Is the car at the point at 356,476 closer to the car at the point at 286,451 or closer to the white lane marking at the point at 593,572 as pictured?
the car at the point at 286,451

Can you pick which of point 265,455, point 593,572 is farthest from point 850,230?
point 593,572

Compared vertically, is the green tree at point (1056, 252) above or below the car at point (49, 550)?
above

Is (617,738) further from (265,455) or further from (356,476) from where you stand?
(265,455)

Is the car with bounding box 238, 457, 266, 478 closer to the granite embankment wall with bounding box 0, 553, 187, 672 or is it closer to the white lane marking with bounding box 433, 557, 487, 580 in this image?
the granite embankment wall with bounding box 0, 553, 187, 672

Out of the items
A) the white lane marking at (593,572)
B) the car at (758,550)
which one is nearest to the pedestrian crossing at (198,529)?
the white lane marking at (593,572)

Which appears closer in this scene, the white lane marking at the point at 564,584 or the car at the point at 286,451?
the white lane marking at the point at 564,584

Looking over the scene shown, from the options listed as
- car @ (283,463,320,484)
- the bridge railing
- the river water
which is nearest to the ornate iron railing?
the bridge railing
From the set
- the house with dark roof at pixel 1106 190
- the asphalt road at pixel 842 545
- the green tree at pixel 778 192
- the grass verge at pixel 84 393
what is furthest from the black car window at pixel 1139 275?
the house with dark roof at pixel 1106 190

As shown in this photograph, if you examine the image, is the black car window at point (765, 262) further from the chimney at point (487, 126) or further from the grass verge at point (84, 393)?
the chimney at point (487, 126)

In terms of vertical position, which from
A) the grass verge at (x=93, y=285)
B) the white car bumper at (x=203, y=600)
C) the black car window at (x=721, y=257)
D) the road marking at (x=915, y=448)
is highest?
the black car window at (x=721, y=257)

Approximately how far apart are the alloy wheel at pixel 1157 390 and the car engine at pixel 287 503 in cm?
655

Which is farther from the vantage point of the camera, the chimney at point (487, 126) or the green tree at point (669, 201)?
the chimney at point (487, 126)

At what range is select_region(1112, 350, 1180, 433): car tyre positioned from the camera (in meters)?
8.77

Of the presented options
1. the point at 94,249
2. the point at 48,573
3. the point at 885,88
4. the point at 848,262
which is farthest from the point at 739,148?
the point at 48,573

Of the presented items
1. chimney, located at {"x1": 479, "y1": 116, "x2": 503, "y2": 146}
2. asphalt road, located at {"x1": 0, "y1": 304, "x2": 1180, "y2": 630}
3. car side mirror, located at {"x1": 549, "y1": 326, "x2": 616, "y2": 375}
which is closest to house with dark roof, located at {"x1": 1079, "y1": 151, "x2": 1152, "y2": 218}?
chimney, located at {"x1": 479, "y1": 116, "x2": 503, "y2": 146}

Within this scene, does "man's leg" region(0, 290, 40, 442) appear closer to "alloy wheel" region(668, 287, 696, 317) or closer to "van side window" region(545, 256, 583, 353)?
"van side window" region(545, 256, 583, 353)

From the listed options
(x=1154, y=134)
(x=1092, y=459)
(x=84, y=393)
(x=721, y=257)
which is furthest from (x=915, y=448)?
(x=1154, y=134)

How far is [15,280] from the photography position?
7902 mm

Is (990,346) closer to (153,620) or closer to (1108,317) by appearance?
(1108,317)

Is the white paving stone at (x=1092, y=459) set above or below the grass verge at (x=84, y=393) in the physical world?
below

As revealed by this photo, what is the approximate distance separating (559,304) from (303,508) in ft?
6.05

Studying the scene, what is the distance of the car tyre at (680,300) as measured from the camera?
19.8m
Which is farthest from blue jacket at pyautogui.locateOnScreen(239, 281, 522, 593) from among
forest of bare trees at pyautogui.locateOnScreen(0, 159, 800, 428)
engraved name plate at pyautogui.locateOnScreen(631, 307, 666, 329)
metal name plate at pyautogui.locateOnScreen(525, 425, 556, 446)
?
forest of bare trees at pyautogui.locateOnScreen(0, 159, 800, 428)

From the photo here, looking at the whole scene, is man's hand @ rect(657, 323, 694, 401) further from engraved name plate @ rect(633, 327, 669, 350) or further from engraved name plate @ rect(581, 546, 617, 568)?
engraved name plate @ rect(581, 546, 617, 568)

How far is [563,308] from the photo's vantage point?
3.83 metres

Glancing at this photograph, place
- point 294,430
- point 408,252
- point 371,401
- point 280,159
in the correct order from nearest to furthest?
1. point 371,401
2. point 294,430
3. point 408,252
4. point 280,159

──────────

* _Required work_
Please copy the rows above word for word, starting with the line that contains "From the photo here, looking" and continuing through the last row.

* _Written solution_
From the photo here, looking at the whole scene, is man's hand @ rect(657, 323, 694, 401) further from engraved name plate @ rect(633, 327, 669, 350) or further from engraved name plate @ rect(581, 546, 617, 568)?
engraved name plate @ rect(581, 546, 617, 568)

How far is [563,308] from the photo's vantage point?
3.83 metres

Glancing at this photograph, place
- point 294,430
- point 408,252
- point 371,401
- point 280,159
in the correct order from nearest to furthest?
1. point 371,401
2. point 294,430
3. point 408,252
4. point 280,159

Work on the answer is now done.